_Text section_.
— start —

Test subjects[edit | edit source]
The experiments reportedly used technologies brought over from Japan and Germany using gigantic balloons with attached gondolas that contained the test subjects. The cause of the night flight disaster in July, 1947 may have been that the balloon collided with the craft that was accompanying it, which led to the balloon exploding and raining down a large amount of tin foil-like debris over Mac Brazel's ranch, and that the second crash site contained heavier debris from the craft itself. According to Redfern's report, Brazel had seen two previous balloons come down on his ranch. The hieroglyphics that some witnesses reported seeing, on the beams in the debris, were likely Japanese inscriptions. Redfern will be giving a presentation on this topic at the Roswell UFO Festival in July 2017.
Disinformation[edit | edit source]
The US government tactically disseminated disinformation starting with the first report on July 8, 1947, from Roswell Army Air Field (RAAF) public information officer Walter Haut, who issued a press release stating that: personnel from the 509th Operations Group had recovered a "flying disc", which had crashed on a ranch near Roswell. The next day, the US military clarified that the crash was merely a conventional weather balloon. This helped to stimulate conspiracy theories in an alternative direction, so as to blame "aliens" rather than to discover black projects involving human experimentation. Tools for disinformation were people like Lieutenant Colonel Philip J. Corso who was authorized to release The Day After Roswell, which helped to spin the extraterrestrial phenomena. Also Wernher Von Braun who is said to have disclosed eye-witness accounts of extraterrestrials, at the Roswell crash, to former ScO, Clark C. McClelland. These were all avenues of disinformation to further conceal crimes against humanity that were allegedly conducted by the US government.

— end —

_Record excerpts_.
— start —

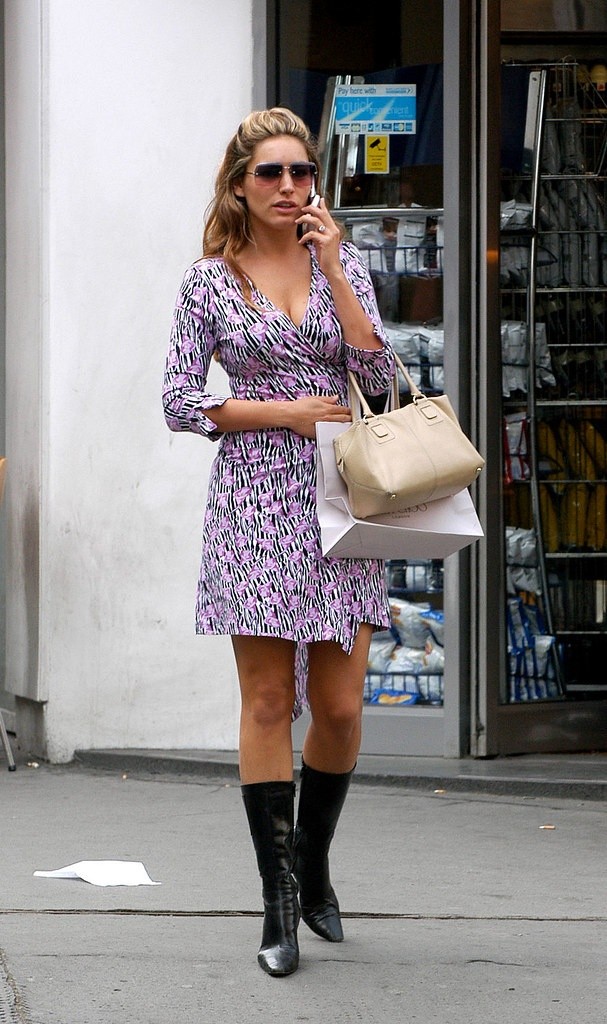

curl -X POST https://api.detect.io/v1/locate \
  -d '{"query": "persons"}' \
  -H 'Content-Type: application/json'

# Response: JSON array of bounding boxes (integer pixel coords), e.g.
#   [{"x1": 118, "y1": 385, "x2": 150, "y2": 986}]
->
[{"x1": 162, "y1": 106, "x2": 394, "y2": 977}]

— end —

_Task instructions_.
• A. Retype the passage of the Roswell text from "Test subjects[edit |" to "in July 2017.".
• B. Render this sentence from the Roswell text in Spanish: "The next day, the US military clarified that the crash was merely a conventional weather balloon."
• C. Proceed with the Roswell text, writing on from its final sentence.

_Task-by-task results_.
• A.
Test subjects[edit | edit source]
The experiments reportedly used technologies brought over from Japan and Germany using gigantic balloons with attached gondolas that contained the test subjects. The cause of the night flight disaster in July, 1947 may have been that the balloon collided with the craft that was accompanying it, which led to the balloon exploding and raining down a large amount of tin foil-like debris over Mac Brazel's ranch, and that the second crash site contained heavier debris from the craft itself. According to Redfern's report, Brazel had seen two previous balloons come down on his ranch. The hieroglyphics that some witnesses reported seeing, on the beams in the debris, were likely Japanese inscriptions. Redfern will be giving a presentation on this topic at the Roswell UFO Festival in July 2017.

• B. Al día siguiente, el ejército de EE. UU. aclaró que el accidente había sido simplemente un globo meteorológico convencional.

• C.
Ufology[edit | edit source]
Linda Moulton Howe vouches for the book, The Day After Roswell by Philip J. Corso as a source of authority on the UFO mystery surrounding Roswell, which she claims verifies extraterrestrial presence.
See also[edit | edit source]
References[edit | edit source]
- BBS, 1996 letter to Pentagon, by The Pentagon scanner-boys
- Coast to Coast AM (May 24, 2017): Alternative Roswell Theory (2nd hour), with Nick Redfern
- Olmsted, Kathryn S. (2009). Chapter 6: Trust No One: Conspiracies and Conspiracy Theories from the 1970s to the 1990s. Real Enemies: Conspiracy Theories and American Democracy, World War I to 9/11. Oxford University Press. pp. 173–204. ISBN 978-0-19-975395-6.
- Is ET here? (2005), by Robert Trundle
- Neil Armstrong's Secret: UFOs On The Moon? (pub. Oct 18, 2016) with Linda Moulton Howe (34:50)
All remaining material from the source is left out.